B2B marketers often ask how they can apply principles of social media marketing to their business. Two of the experts we interviewed for the eBook offered advice specifically for B2B companies, so I thought that would be a good place to start. In this installment, Paul Gillin, a veteran technology journalist who advises marketers and business executives on strategies to optimize use of social media and online channels, and David Meerman Scott, an internationally recognized marketing strategist, seminar leader, keynote speaker and author, offer advice to B2B marketers.

If B2B companies do nothing else in the social realm, they should focus on search engine optimization, advises Gillin, who recently co-authored a book about B2B social media marketing. “There is a limited domain of keywords that people use when they’re looking for solutions, so if you optimize through various channels for those keywords, that’s the low-hanging fruit of lead generation.” He recommends not only a search-optimized web site, but also a blog for its power to attract buyers. Blogs are “the closest thing to a no-brainer for B2B in social media terms because of their excellent search engine performance.”

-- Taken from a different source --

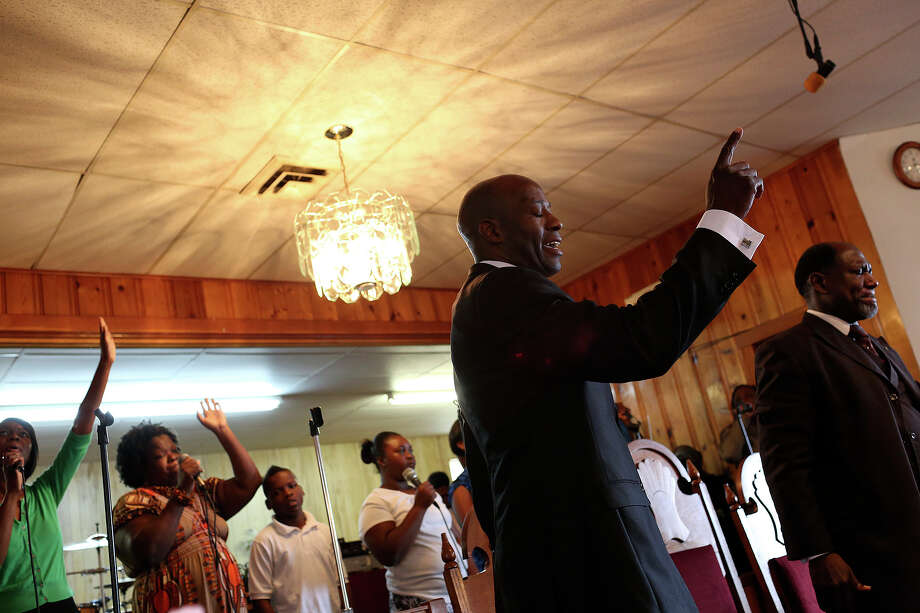 Chief Warrant Officer Christopher Royal sings with the choir before preaching at Macedonia Missionary Baptist Church in Goodwater, AL, near his hometown of Eclectic, AL, on Sunday, July 14, 2013. Photo: Lisa Krantz, San Antonio Express-News / San Antonio Express-News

Similarly, search rank is the first social media metric that comes to mind for David. “Smart companies understand what it is that their potential customers are searching on because they’ve actually interviewed their potential customers,” he says. That deep understanding allows companies to develop salient social media content that incorporates the terms and phrases used by customers. “Create content not for your own ego, but for the people that you’re trying to reach. The biggest failure I see are companies that just create content about their products and services in an egotistical way. They don’t understand the people they’re trying to reach.”

Gillin suggests a couple of examples of the benefits of thinking like a customer. A maker of portable computers might prefer to describe its products as “notebook” computers, but a far larger volume of search queries use the term “laptop.” Walmart calls its people “associates,” but that term won’t do it much good in reaching searchers who use the far more common term “employee.”

There are myriad resources for marketers at B2B companies to identify the specific terms customers care about. Gillin suggests marketers turn to the people inside their organization who are closest to the customers: the engineers, the service people, product designers and product support teams. The idea is “not necessarily for you to be that source, but for you as the marketer to translate that expertise” with a goal to “speak in the language of the customer.”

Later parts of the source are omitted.